* _SOURCE PASSAGE_:
Worship is working, in this context, as a transitive verb with an
implicit object. Even where the audience or context means that the
Christian God is not assumed, the deeply ingrained assumption is that
there is a god being worshipped, or possibly several. In a
polytheistic society, I think it likely that worship
would still largely be a transitive verb with an implicit object –
just a much more open and vague one, much as in the context-free case
off “to eat”.
It is in this
context that the argument of indicating worth tends to come up. What
we worship is whatever we indicate, by our actions in Meeting for
Worship, are things we consider to have worth. Peace, love,
community, that sort of thing. It's an attractive argument,
attempting to cut through the difficulty with an appeal to authority.
However, that authority is really no authority at all, as etymology
says nothing for what words mean today. Skirts, shirts and kirtles
are very different garments, despite their shared etymology.
Furthermore, it takes away the fundamentally religious nature of the
word used in this sense, while arguably claiming to subsume the every
day meaning – as one would generally assume God to be worthy. If we
are to see a difference in meaning that takes away the divisive
possibilities of “what do you worship”, it should be clearly
related, clearly still religious, but actually distinct. If it
encompasses the everyday meaning, it should be by way of looking at
it differently, rather than being a broader meaning that obviously
includes it.

* _WORK TO DO_:
A: Summarize the passage on worship in two sentences.
B: Transcribe the passage on worship between "However, that authority" and "their shared etymology.", inclusive.

* _RECORD SET_:
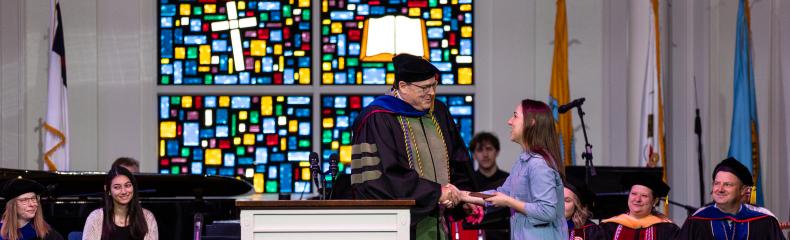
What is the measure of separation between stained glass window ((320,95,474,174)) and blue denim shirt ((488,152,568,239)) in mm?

---

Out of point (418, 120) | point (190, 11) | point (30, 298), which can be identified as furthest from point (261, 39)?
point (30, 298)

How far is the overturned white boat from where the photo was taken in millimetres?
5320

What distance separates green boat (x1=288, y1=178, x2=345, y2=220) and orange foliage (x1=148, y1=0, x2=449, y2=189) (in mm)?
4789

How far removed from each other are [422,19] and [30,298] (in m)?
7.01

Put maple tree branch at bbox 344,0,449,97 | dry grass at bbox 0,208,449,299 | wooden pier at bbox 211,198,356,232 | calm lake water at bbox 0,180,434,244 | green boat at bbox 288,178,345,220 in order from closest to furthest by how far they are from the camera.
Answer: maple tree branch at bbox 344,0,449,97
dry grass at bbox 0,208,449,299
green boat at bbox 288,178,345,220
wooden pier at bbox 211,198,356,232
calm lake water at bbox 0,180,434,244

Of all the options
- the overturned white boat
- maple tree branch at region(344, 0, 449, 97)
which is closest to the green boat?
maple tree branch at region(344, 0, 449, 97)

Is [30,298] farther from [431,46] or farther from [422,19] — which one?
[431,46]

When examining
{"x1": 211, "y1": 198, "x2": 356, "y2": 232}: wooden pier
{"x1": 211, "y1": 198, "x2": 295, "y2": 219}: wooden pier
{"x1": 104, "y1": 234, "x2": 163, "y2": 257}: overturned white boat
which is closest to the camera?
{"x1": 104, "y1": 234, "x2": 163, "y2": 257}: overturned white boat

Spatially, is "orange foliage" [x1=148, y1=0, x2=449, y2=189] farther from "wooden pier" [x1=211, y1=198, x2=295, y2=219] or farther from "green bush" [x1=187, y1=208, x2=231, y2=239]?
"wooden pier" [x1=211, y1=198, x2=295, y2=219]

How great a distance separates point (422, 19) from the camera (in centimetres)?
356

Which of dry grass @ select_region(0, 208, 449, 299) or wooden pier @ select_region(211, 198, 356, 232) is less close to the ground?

* _ANSWERS FOR THIS EXERCISE_:
A: In this context, worship works as a transitive verb with an implicit object, and the deeply ingrained assumption is that a god, or possibly several, is being worshipped. The argument that worship means indicating worth is rejected because etymology says nothing about what words mean today and because it takes away the word's fundamentally religious nature.

B:
However, that authority is really no authority at all, as etymology
says nothing for what words mean today. Skirts, shirts and kirtles
are very different garments, despite their shared etymology.